Wednesday, 6 January 2010

Within a few hours of arriving in Okazaki, I was shopping in the 100-yen shop. A visit to the Daiso superstore, like an English pound shop but considerably cheaper even by today's exchange rates, must be a rite-of-passage for any gajin arriving here. I've returned there a few times since, as the under-equipped state of my accommodation has gradually revealed itself, and am acclimatising slowly to the Chinese water torture that initially is its muzak. (This is interspersed with occasional Roxette-tailored-for-Japan-style ballads, with English lyics that mercifully few shoppers are condemned to comprehend, as well as woeful bossa nova lite, commonly played in supermarkets too). It feels a little 1991-ish, moving out of halls of residence, touring the bucket shops, buying the household necessities I'll no doubt be chucking out in a few months. Yes, I feel like a student again, and I suppose that's what I am.

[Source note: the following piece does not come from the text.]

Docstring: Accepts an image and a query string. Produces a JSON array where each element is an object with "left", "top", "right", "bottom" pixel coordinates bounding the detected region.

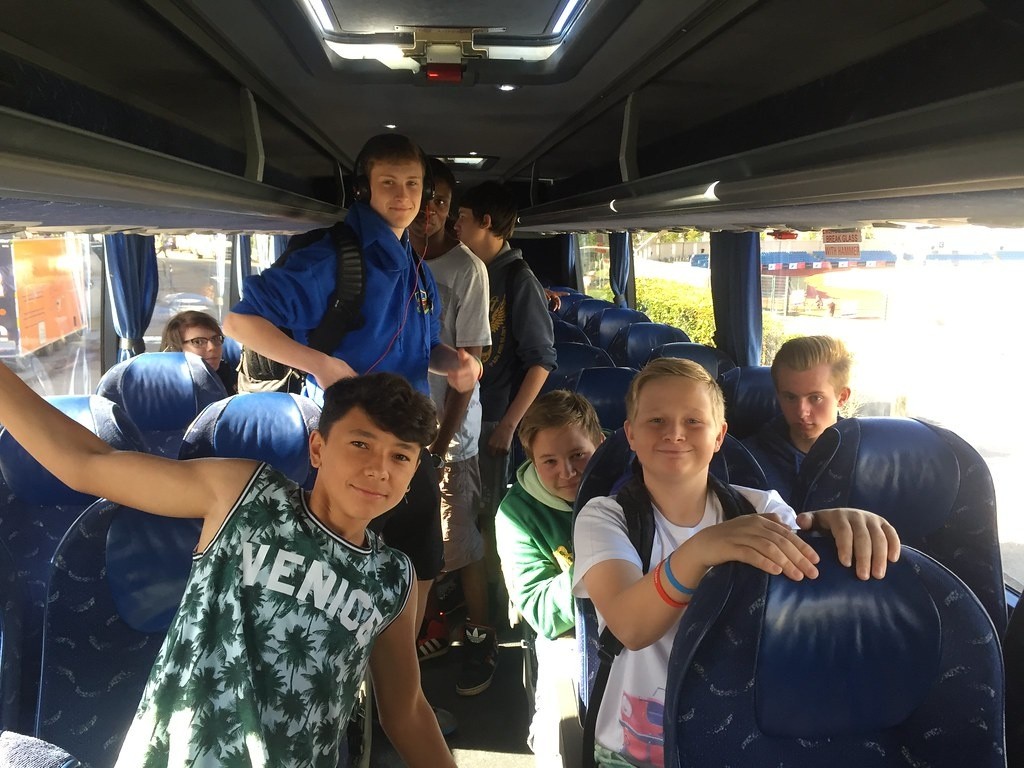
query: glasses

Fortunately I was allowed to move out of my initial 'studio', in a block called Villa 4, within a day of my arrival. It felt like I was living in an hollow-walled hallway and, at night, as the fridge exploded into life and the aircon pump heater revved up, I could hear every movement of a newly arrived English-speaker next door. This didn't quite match the 'one room mansion' description on the Yamasa site and contradicted the additional blurb that "the main feature of Japanese refrigerators is that they are very quiet - because refrigerators are often in close proximity to sleeping areas" ( The (cheap) fridge in my studio must have been intended for altogether more spacious accommodation.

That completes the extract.